## 運用所讀
• 1. 在關於Flume日誌採集的文本中,生成的文件類型默認是什麼?
• 2. 從Flume日誌採集文本中含有“(3)啓動flume監控”的那句開始抄錄原文,抄到“程出口,避免數據的一個重複.”為止。

## 所附文本
____________

業務系統中使用log4j生成日誌,日誌文件的內容不斷增加,我們需要實現把實時生成的日誌信息實時採集到hdfs上

  • 確定三大要素
    1. 採集源source–監控文件內容更新:Exec Source
    2. 下沉目標sink–hdfs系統:HDFS Sink
    3. 管道channel–源和下沉目標直接傳遞通道:Memory Channel
# Name the components on this agent
a1.sources = r1
a1.sinks = k1
a1.channels = c1

# Describe/configure the source
a1.sources.r1.type = exec
a1.sources.r1.command = tail -F /root/log/test.log
a1.sources.r1.channels = c1

# Describe the sink
a1.sinks.k1.type = hdfs
a1.sinks.k1.channel = c1
a1.sinks.k1.hdfs.path = /flume1/tailout/%y-%m-%d/%H-%M/
a1.sinks.k1.hdfs.filePrefix = events-
a1.sinks.k1.hdfs.round = true
a1.sinks.k1.hdfs.roundValue = 10
a1.sinks.k1.hdfs.roundUnit = minute
a1.sinks.k1.hdfs.rollInterval = 3
a1.sinks.k1.hdfs.rollSize = 20
a1.sinks.k1.hdfs.rollCount = 5
a1.sinks.k1.hdfs.batchSize = 1
a1.sinks.k1.hdfs.useLocalTimeStamp = true
#生成的文件類型,默認是Sequencefile,可用DataStream,則爲普通文本
a1.sinks.k1.hdfs.fileType = DataStream

# Use a channel which buffers events in memory
a1.channels.c1.type = memory
a1.channels.c1.capacity = 1000
a1.channels.c1.transactionCapacity = 100

# Bind the source and sink to the channel
a1.sources.r1.channels = c1
a1.sinks.k1.channel = c1

(2)編寫一個shell腳本模擬生成數據

vim addDate

輸入以下內容

#!/bin/bash
while true 
do 
	date >> /root/log/test.log
done

(3)啓動flume監控

bin/flume-ng agent -c ./conf -f ./conf/tail-hdfs.conf -n a1 -Dflume.root.logger=INFO,console
//啓動生成數據的腳本
addDate.sh

Flume的load-blance負載均衡,failover容錯

1.Flume的負載均衡

(1)使用場景:

當我們多個flume進行串聯,但是當某一節點的計算機處理能力不足時,可能會產生大量數據堆積,我們可以開啓多臺,進行並聯,並聯的多臺集羣,就涉及到了資源分配的負載均衡算法(輪詢, 隨機,權重),和同一個請求只能給一個進程出口,避免數據的一個重複.

____________

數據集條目
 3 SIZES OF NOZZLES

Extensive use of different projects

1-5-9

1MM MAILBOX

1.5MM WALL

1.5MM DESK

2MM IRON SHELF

____________

## 各題答案
• 1. 默認是Sequencefile。

• 2.
(3)啓動flume監控

bin/flume-ng agent -c ./conf -f ./conf/tail-hdfs.conf -n a1 -Dflume.root.logger=INFO,console
//啓動生成數據的腳本
addDate.sh

Flume的load-blance負載均衡,failover容錯

1.Flume的負載均衡

(1)使用場景:

當我們多個flume進行串聯,但是當某一節點的計算機處理能力不足時,可能會產生大量數據堆積,我們可以開啓多臺,進行並聯,並聯的多臺集羣,就涉及到了資源分配的負載均衡算法(輪詢, 隨機,權重),和同一個請求只能給一個進程出口,避免數據的一個重複.